TEXT FOR ANALYSIS —
Sunday, October 30, 2011

Installing the Miata Engine.

Today I installed the flywheel and clutch and dropped the engine in the car. But first...
Here's my method for getting seals out. First I drill a small hole in the middle of the seal. The top of the seal is metal underneath the rubber so it's quite hard.
Then I screw a screw into the hole, being careful not to drive it too deep. It just needs to thread in a couple turns.
Then grab the screw with pliers or vise-grips and pull.
Viola! This one was really easy. Smaller seals like the cam seals can be more stubborn and sometimes you have to put in two screws so you can pull from two sides.
Here's the F1 Racing chromoly flywheel just before being bolted down. It weighs about 11 pounds so should be a nice performance enhancer.
The holes for the pressure plate bolts were threaded wrong! The factory bolts are M8x1.0 while the flywheel is threaded for M8x1.25. Of course they don't tell you that so when I started to bolt on the pressure plate I was met with resistance. I got all six screws about halfway in before I decided something was not right and pulled them out. I went to the hardware store and bought new bolts.

DATA SEGMENT —
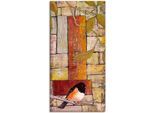 Leinwandbild ARTLAND "Vogel auf einem Ast I", orange (farbe bild(er): orange), B:50cm H:100cm, Bilder, Leinwandbild, auf Holzrahmen gespannt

WORK TASK A —
Answer these about the Miata engine post, one line each:
(i) How much does the F1 Racing chromoly flywheel weigh?
(ii) What thread size are the factory pressure plate bolts?
(iii) How many screws might a smaller seal such as a cam seal need?
WORK TASK B — Reproduce the Miata engine post word for word, from "Viola! This one" down to "bought new bolts.".

EXERCISE ANSWER A —
(i) About 11 pounds.
(ii) M8x1.0.
(iii) Two, so it can be pulled from two sides.

EXERCISE ANSWER B —
Viola! This one was really easy. Smaller seals like the cam seals can be more stubborn and sometimes you have to put in two screws so you can pull from two sides.
Here's the F1 Racing chromoly flywheel just before being bolted down. It weighs about 11 pounds so should be a nice performance enhancer.
The holes for the pressure plate bolts were threaded wrong! The factory bolts are M8x1.0 while the flywheel is threaded for M8x1.25. Of course they don't tell you that so when I started to bolt on the pressure plate I was met with resistance. I got all six screws about halfway in before I decided something was not right and pulled them out. I went to the hardware store and bought new bolts.